In 2013 spanning 277 plate appearances he posted a slash line of .272/.357/.543 and belted 16 homers and was an instrumental part of the teams ability to hit southpaws .

His performance led the Indians to sign him to a 2-year contract extension that will pay him $4.85MM over the 2015-2016 season and includes a club option for $3MM in 2016 ($100K buyout).

His Cactus League season off to a good start  hitting 6 for 10 with two homers, two doubles, and four RBI before injuring his right wrist and bruised his knee as he slammed into the wall chasing a home run off the bat of Kris Bryant.  He finished the Cactus League season hitting .353 (12 for 34) with three homers and 11 runs driven in.

Why bring this up?
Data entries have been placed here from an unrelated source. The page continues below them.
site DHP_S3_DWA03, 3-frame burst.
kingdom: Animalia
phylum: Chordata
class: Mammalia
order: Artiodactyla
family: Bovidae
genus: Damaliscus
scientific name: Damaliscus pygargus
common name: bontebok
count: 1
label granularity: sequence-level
Honestly, it’s the only positive Raburn carried with him through the 2014 season which turned out to be an utter disaster beginning in April where he hit .166. His month by month averages were April (.166), May (.260), June (.182), July (.188), and August (.111). But it also shines light on an injury to his wrist that may have lingered through the season depleting his power and ability to drive the ball.
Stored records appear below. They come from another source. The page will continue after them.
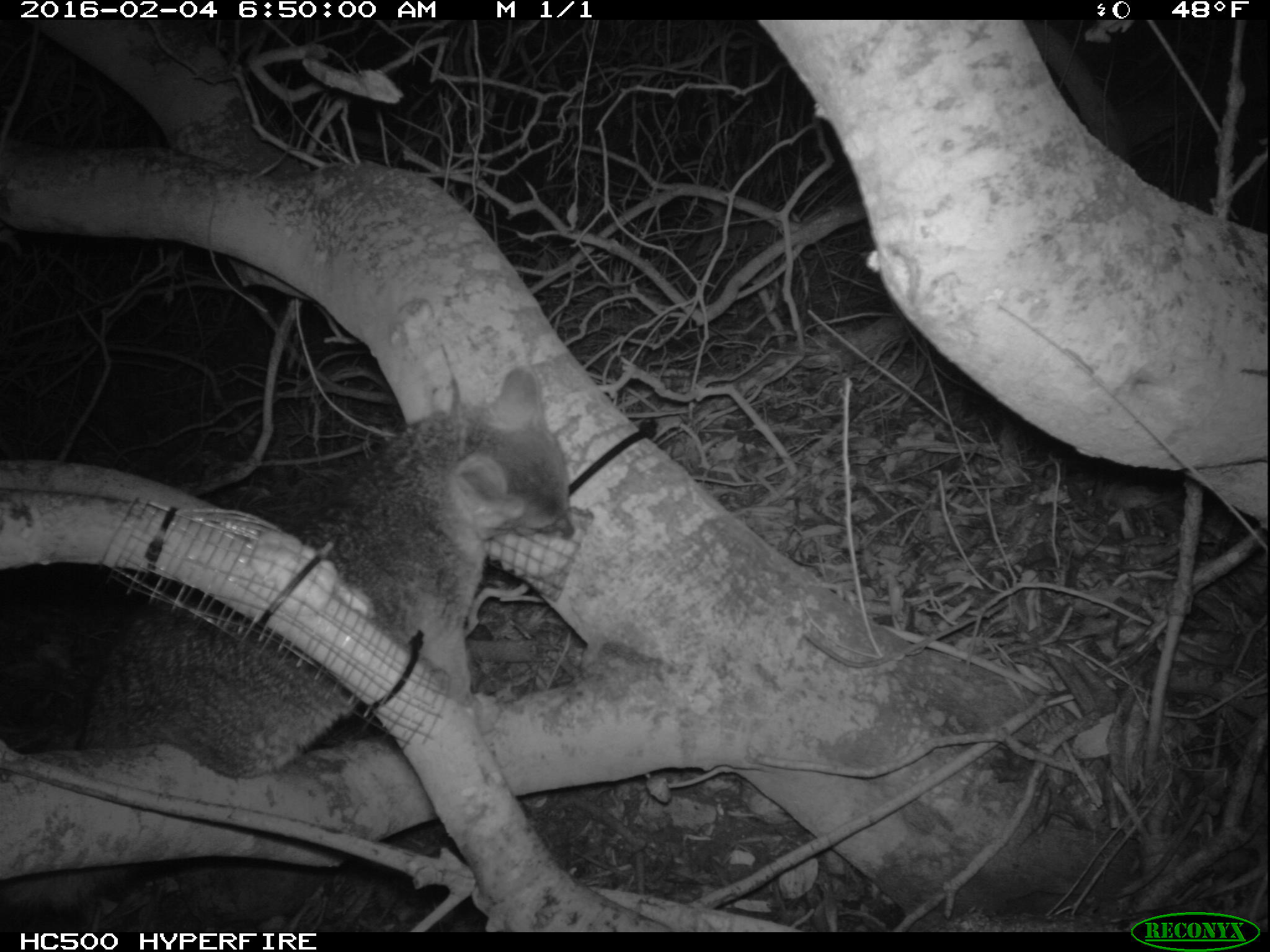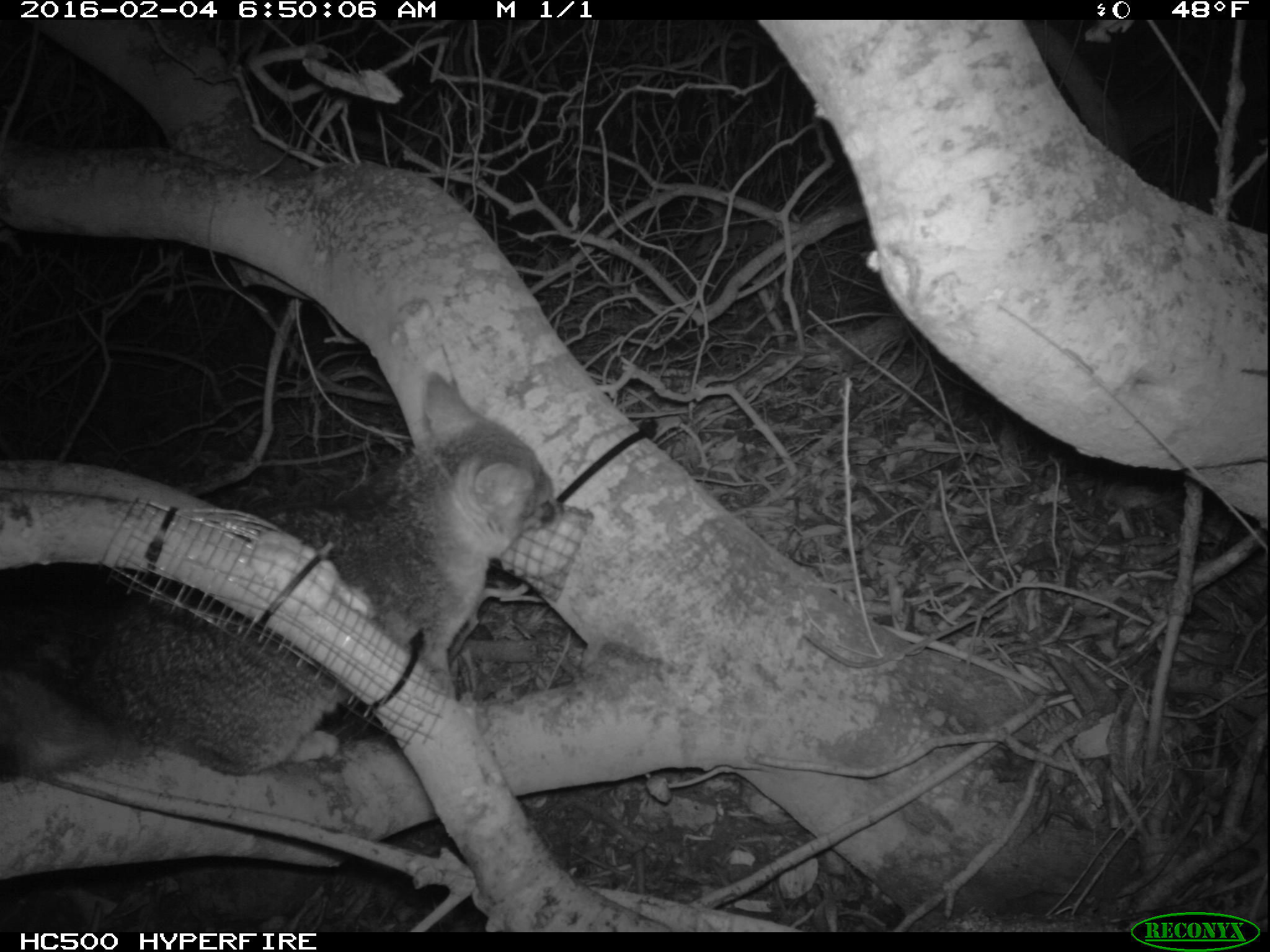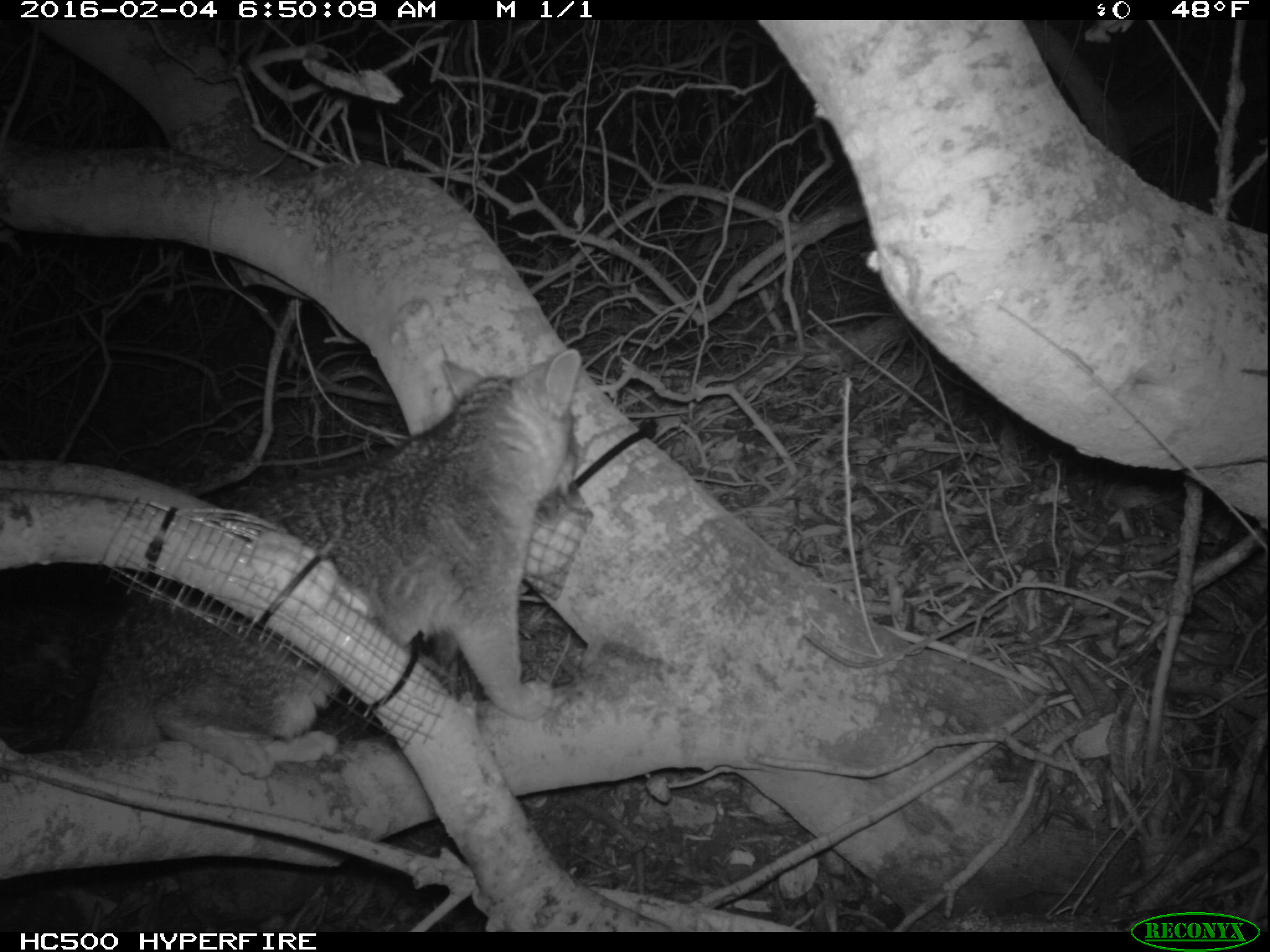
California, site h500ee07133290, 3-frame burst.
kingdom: Animalia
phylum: Chordata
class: Mammalia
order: Carnivora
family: Canidae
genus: Urocyon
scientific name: Urocyon littoralis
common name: island fox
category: fox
Fox (island fox) (Urocyon littoralis).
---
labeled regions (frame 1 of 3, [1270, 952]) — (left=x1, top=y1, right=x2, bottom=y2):
fox: (left=0, top=363, right=578, bottom=912)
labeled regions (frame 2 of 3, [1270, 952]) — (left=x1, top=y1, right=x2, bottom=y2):
fox: (left=0, top=364, right=562, bottom=778)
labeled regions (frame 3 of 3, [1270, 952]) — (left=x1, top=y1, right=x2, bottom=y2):
fox: (left=71, top=345, right=585, bottom=778)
Not only was his hitting atrocious but his glove work in the outfield leading SBNations Kurt Mensching to coin the term:

"Raburning (n) [ray-bur-ning] — The sensation of allowing the other team to score in the most embarrassing of ways – video links here"

In September he got off to a good start (3 for 8 with a homer) before hurting his knee diving for a ball in right field which required season ending surgery for a torn meniscus.

The season ended up being a  complete loss for Raburn who hit just .200 (39-for-195) with four homers and 22 RBI. He has made a career out of being reliable against left handed pitching but only hit .195 (24 for 123) against them in 2014.

After his struggles in 2014 there are many pundits that will write that the Indians erred in signing him to the contract extension. They’ll suggest that the team jumped the gun and bought high on a career season.

If his contract was representative of the Indians expecting him to continue the production showed in 2014 (see Jeff Keppinger Chicago White Sox) then those voices would have merit but his contract stayed in line with what the Indians expected moving forward.

The Indians signed him to be a weak side platoon who could provide a little power off the bench. There is no reason to believe that a 100% healthy Raburn can’t come back in 2015 and provide the Indians a season that makes them think about his 2016 option. It won’t take long in 2015 to see how much the wrist injury in spring training 2014 affected him at the plate.